Crumly knows that a company focused on disabled people can make a world of difference.
“It’s been fantastic to be a part of this industry,” she told BioSpace in an interview. “Astellas has an Abilities Employee Impact Group which I am a part of, and they continue to improve inclusivity with the disability community and increase diversity.
“A key aspect about disability inclusivity is for companies to actually follow through with action, because saying ‘we are diverse’ without following through is just lip service,” she continued.
Crumly began her career in the pharmaceutical industry in 1999 as a receptionist.
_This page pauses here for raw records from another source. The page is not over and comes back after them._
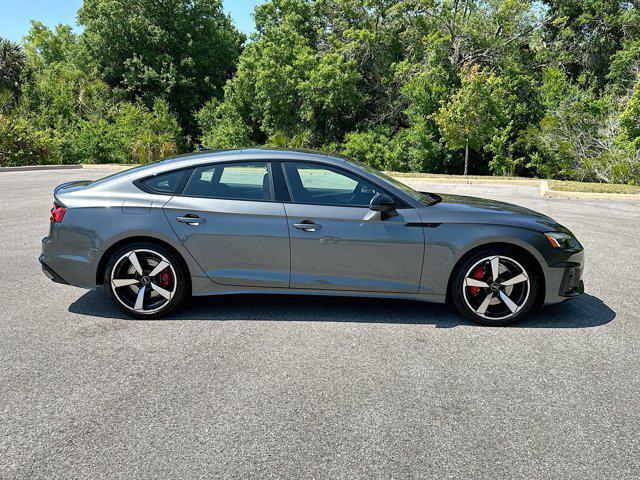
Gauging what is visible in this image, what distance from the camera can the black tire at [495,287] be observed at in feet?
16.1

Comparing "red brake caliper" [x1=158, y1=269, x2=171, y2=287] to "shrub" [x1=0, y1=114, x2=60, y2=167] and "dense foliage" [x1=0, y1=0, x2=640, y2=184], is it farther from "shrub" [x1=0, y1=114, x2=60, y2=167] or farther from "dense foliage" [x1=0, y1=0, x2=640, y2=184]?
"shrub" [x1=0, y1=114, x2=60, y2=167]

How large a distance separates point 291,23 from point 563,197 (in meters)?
26.0

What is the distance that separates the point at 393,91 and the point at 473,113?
923cm

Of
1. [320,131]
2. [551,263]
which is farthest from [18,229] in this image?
[320,131]

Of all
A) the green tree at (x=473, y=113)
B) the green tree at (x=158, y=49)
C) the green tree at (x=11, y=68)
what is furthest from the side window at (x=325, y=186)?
the green tree at (x=158, y=49)

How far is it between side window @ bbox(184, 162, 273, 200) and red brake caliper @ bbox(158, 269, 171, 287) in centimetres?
75

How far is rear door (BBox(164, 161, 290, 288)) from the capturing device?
195 inches

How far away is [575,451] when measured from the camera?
120 inches

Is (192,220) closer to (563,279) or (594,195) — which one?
(563,279)

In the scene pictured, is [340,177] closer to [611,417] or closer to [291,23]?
[611,417]

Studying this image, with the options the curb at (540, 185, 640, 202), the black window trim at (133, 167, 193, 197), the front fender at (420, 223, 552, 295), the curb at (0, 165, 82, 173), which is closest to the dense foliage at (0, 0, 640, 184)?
the curb at (0, 165, 82, 173)

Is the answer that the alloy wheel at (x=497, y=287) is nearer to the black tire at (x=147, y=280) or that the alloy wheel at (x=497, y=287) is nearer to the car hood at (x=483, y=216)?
the car hood at (x=483, y=216)

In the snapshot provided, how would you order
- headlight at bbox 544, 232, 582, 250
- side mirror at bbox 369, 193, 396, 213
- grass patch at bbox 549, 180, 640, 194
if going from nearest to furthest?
side mirror at bbox 369, 193, 396, 213 → headlight at bbox 544, 232, 582, 250 → grass patch at bbox 549, 180, 640, 194

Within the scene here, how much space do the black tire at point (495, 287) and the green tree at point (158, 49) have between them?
42.1m
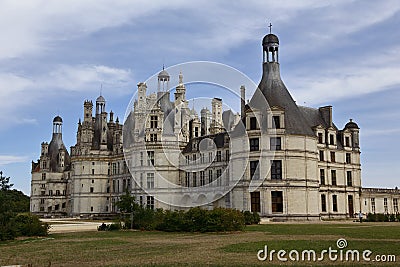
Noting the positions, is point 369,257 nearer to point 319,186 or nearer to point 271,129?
point 271,129

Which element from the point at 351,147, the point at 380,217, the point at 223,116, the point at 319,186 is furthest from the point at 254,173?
the point at 223,116

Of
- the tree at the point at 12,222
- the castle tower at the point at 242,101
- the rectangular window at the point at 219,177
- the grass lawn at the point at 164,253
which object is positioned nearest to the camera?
the grass lawn at the point at 164,253

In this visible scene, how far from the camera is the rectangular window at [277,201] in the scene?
47.6m

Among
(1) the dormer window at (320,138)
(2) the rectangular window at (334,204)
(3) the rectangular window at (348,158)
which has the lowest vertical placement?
(2) the rectangular window at (334,204)

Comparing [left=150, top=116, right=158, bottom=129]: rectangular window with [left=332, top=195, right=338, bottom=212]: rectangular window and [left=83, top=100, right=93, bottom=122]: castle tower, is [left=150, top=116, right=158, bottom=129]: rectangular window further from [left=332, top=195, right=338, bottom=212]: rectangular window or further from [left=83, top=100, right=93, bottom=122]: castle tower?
[left=332, top=195, right=338, bottom=212]: rectangular window

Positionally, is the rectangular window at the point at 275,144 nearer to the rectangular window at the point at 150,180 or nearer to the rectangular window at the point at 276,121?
the rectangular window at the point at 276,121

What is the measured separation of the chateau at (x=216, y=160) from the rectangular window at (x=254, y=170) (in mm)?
102

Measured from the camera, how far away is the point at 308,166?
163 feet

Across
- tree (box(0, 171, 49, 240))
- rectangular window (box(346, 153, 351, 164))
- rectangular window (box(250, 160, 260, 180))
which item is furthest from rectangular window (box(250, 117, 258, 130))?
tree (box(0, 171, 49, 240))

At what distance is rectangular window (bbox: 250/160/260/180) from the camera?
47906 mm

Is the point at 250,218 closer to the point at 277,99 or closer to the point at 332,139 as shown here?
the point at 277,99

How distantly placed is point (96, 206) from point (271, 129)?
3622cm

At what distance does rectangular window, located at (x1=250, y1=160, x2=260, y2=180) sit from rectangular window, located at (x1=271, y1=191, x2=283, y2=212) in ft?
7.52

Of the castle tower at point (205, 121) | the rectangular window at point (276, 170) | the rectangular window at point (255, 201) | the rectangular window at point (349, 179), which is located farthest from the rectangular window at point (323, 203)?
the castle tower at point (205, 121)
Overall, she said her experience as a disabled person working in biopharma has been overwhelmingly positive.
“I don’t want to sugarcoat my experience and make it seem like it’s always fantastic,” she said. “Of course, there are always going to be difficult interactions with individuals. But for the most part in this industry, it’s working with a bunch of intelligent individuals who continue to improve the space, whether that’s through drug development or inclusivity.”